§ EXERCISE REQUIREMENTS
Reproduce word for word the passage from "The 2011 typhoon" up to and including "to be prepared." in the text on the 2011 Southeast Asian floods below.

The 2011 monsoon season saw one record flood event in Indochina across several countries and a few separate limited flood events parts of the same nations: Thailand, Cambodia and Myanmar and heavy flooding in Vietnam.  Meanwhile, Laos also sustained flood damage.  By late October 2011, 2.3 million people have been hit by flooding in Thailand, while the flooding in Cambodia has affected close to 1.2 million people, according to estimates by the United Nations.  Unrelated to the northern floods, Southern Thailand near Malaysia has been lashed with flooding in early November and again in December also affecting as far north as Chumporn.  In the November event, Southern Thailand near Hat Yai was hit, North-central Vietnam had their own event in October.  Myanmar had reported a series of limited but still deadly and destructive events from June to October.

The 2011 typhoon season in Philippines overlapped the monsoon season in Indochina, and the country was hit by a series of storms over the course of 4 months: Typhoon Nesat in September, which was followed shortly after by Typhoon Nalgae, and then in December by Tropical Storm Washi, which hit on an unusual track, timing and location.

All told, well over 2,828 have lost their lives to a series of flooding events of varying origins in Southeast Asia since August 2011 in the above-mentioned nations, worldwide supply-chain disruptions occurred in technology sector, and billion-dollar losses and severe parts shortages rippled to corporations of developed nations, and the assumption of safety from flood waters was put into question in many nations thought or assumed to be prepared.

§ RECORDED DATA
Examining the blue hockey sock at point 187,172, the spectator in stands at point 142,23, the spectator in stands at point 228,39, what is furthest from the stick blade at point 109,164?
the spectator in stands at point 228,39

§ OUTPUT FOR THIS TASK
The 2011 typhoon season in Philippines overlapped the monsoon season in Indochina, and the country was hit by a series of storms over the course of 4 months: Typhoon Nesat in September, which was followed shortly after by Typhoon Nalgae, and then in December by Tropical Storm Washi, which hit on an unusual track, timing and location.

All told, well over 2,828 have lost their lives to a series of flooding events of varying origins in Southeast Asia since August 2011 in the above-mentioned nations, worldwide supply-chain disruptions occurred in technology sector, and billion-dollar losses and severe parts shortages rippled to corporations of developed nations, and the assumption of safety from flood waters was put into question in many nations thought or assumed to be prepared.